The sauce may be thick and condensed as it can always be thinned.
8. Use a rod blender
Finally, drive the sauce flat with a rod blender, season with salt and black pepper.
If the sauce tastes sharp, add a little sugar.
9. Fast cooling
Finally, lower the sink into full cold water and lift the pan into a water bath to suddenly cool.
Koivisto freezes half of the cooled sauce, and he leaves half to eat over the week.
Tomato sauce
4 medium -sized bulbs
2 big carrots
2 stems of celery
3 garlic cloves
3 tbsp oil
2 prk (à 400g) whole tomatoes, praised tomato or tomato crush
3 dl water to rinse tomato jars
2 teaspoons dried oregano or 1 teaspoon dried thyme or 1 dl of chopped fresh basil or 1 dl of chopped fresh leaf parsley
1 teaspoon of salt
A few rounds of black pepper from the mill
(1 teaspoon of sugar)
1. Peel and chop the onions. Wash the carrots thoroughly and chop, they are not forced to peel. Rinse and chop the celery. Peel and chop the garlic nails.
2. Lorauti oil into a saucepan and add onion, carrot and celery. Simmer in peace until the onions have become iron, about a quarter.

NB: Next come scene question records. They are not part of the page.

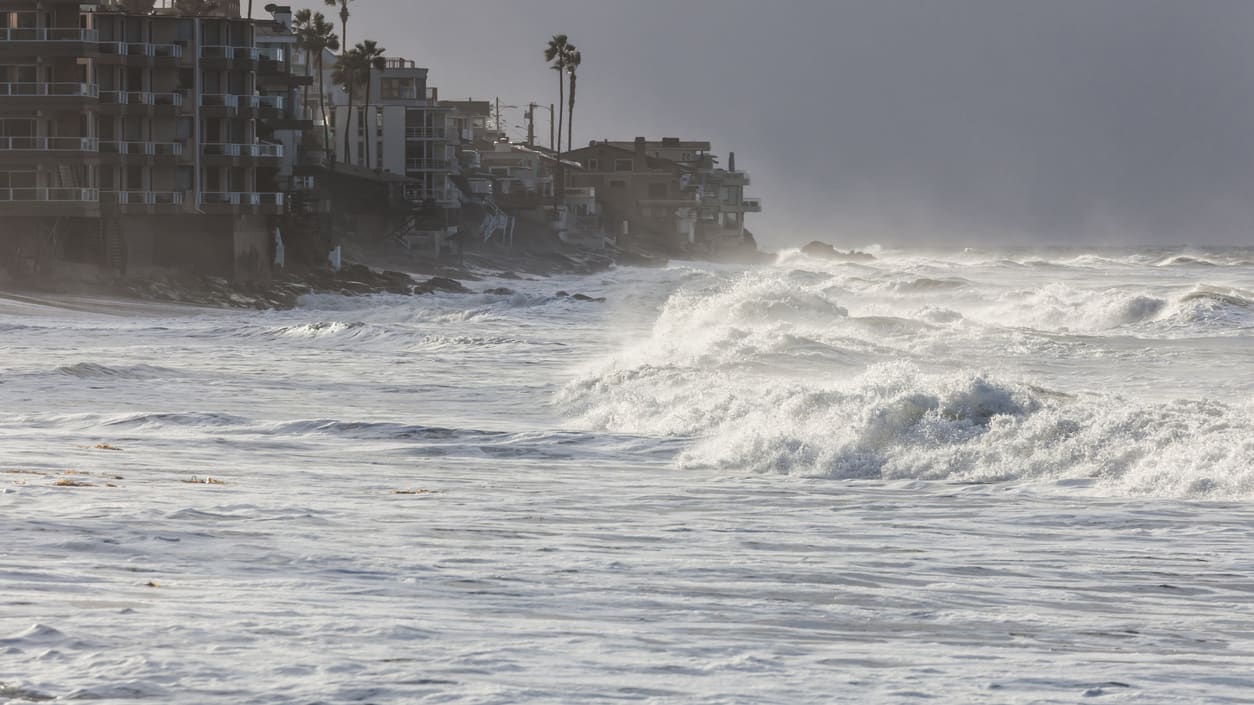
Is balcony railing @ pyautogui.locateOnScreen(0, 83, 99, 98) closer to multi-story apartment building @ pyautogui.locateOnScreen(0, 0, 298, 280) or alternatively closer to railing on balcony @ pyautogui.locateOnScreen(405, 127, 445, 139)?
multi-story apartment building @ pyautogui.locateOnScreen(0, 0, 298, 280)

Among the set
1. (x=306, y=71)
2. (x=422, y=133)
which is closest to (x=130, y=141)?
(x=306, y=71)

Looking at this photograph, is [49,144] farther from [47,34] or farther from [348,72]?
[348,72]

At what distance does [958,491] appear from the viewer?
518 inches

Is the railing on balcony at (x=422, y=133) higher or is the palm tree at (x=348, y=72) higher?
the palm tree at (x=348, y=72)

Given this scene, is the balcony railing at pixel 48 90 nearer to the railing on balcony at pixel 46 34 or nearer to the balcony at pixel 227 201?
the railing on balcony at pixel 46 34

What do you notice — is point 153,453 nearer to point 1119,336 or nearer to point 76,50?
point 1119,336

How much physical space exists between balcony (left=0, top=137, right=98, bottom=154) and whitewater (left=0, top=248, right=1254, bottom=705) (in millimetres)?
29319

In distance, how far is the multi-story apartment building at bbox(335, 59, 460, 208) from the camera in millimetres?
94312

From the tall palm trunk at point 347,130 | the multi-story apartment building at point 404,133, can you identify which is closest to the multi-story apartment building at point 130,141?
the tall palm trunk at point 347,130

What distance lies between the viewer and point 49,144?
52.3 metres

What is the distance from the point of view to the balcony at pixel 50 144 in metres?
51.8

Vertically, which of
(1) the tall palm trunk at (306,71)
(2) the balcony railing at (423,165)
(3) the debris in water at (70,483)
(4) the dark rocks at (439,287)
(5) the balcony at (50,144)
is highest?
(1) the tall palm trunk at (306,71)

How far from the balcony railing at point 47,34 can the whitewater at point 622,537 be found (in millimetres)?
31808

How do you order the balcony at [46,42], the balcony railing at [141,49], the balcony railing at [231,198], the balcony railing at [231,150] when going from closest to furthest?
the balcony at [46,42]
the balcony railing at [141,49]
the balcony railing at [231,198]
the balcony railing at [231,150]
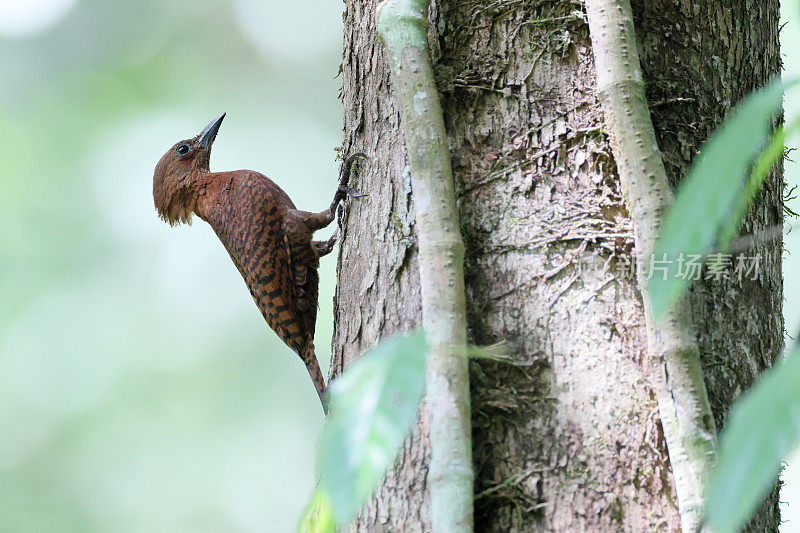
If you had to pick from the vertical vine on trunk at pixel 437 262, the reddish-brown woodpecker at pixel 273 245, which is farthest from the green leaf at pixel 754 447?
the reddish-brown woodpecker at pixel 273 245

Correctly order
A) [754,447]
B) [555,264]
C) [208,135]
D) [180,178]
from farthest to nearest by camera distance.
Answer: [208,135] < [180,178] < [555,264] < [754,447]

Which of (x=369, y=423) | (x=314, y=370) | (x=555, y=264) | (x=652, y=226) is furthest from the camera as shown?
(x=314, y=370)

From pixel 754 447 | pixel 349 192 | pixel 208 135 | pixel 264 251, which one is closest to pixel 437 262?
pixel 349 192

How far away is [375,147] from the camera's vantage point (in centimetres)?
187

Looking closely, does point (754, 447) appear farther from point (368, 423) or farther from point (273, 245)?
point (273, 245)

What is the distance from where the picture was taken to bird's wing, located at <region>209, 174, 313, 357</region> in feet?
9.59

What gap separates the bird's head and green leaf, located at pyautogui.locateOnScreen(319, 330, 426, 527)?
2.90 meters

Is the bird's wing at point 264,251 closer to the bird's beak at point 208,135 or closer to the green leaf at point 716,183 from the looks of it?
the bird's beak at point 208,135

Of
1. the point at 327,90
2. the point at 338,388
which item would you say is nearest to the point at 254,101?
the point at 327,90

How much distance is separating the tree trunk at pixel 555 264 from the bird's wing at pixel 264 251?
3.52 ft

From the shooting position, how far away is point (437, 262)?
1.44 m

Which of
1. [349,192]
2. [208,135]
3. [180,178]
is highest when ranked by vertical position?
[208,135]

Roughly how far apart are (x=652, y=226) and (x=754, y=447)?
925 millimetres

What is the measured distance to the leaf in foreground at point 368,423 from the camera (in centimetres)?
55
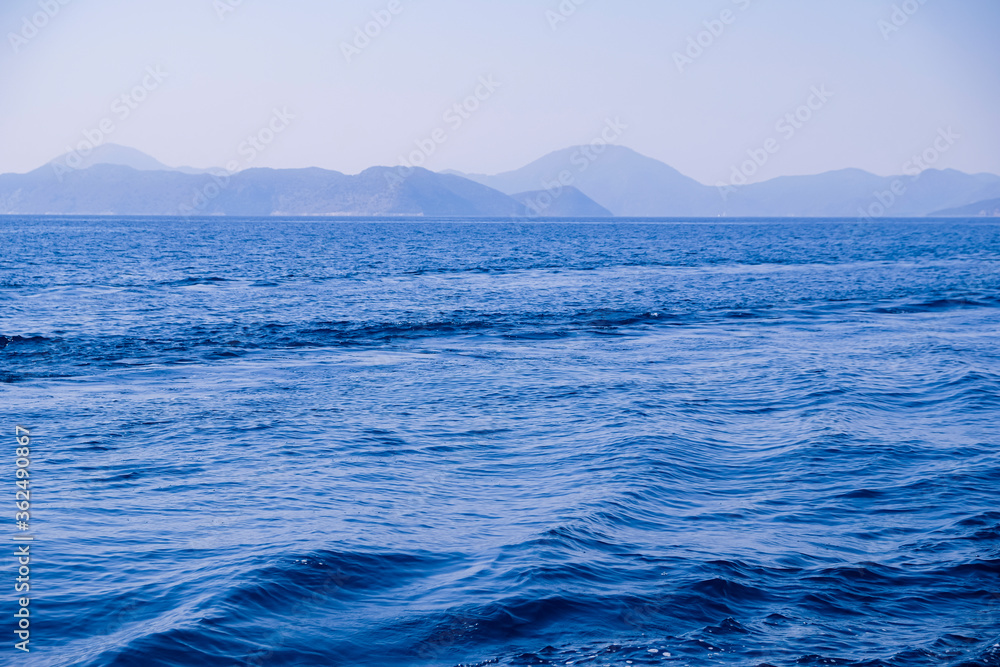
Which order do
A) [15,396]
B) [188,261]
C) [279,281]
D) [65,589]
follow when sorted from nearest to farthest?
[65,589], [15,396], [279,281], [188,261]

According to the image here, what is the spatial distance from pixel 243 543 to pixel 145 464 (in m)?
4.17

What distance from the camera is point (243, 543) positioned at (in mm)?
10758

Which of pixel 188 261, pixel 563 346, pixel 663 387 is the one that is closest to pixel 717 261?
pixel 188 261

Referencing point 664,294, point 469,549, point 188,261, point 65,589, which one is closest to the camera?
point 65,589

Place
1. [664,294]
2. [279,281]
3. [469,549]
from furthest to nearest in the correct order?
[279,281] → [664,294] → [469,549]

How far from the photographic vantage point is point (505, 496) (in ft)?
41.8

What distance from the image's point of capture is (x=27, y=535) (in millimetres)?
10977

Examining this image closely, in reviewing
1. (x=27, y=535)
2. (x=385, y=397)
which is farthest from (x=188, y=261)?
(x=27, y=535)

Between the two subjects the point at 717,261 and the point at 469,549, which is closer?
the point at 469,549

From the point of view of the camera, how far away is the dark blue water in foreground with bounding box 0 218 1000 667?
8.66 meters

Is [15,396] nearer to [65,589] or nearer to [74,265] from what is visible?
[65,589]

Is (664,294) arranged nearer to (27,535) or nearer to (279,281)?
(279,281)

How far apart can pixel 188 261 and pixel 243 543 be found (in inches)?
2598

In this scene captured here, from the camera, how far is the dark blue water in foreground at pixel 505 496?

3. Move the other vegetables to the edges of the boiler and add a drop of oil to the center if necessary. Add the garlic and bake for a couple of minutes, stirring before mixing the garlic with other vegetables.
4. Add the tomato adhesives. If you use whole tomatoes, beating them with a wooden spatula. Rinse the tomato jars with water and add water to the saucepan. If you use dried herbs, add them to the saucepan. If you use fresh herbs, chop them, but add only at the end.
5. Simmer the sauce over a mild heat for an hour. Add fresh herbs to the saucepan at the end of the stew.
6 Finally, puree the sauce evenly with a hand blender and season with salt and black pepper. From countries. If the sauce tastes acidic sharp, add sugar.
7. Cool and freeze half, storage half in the refrigerator (glass) in the box.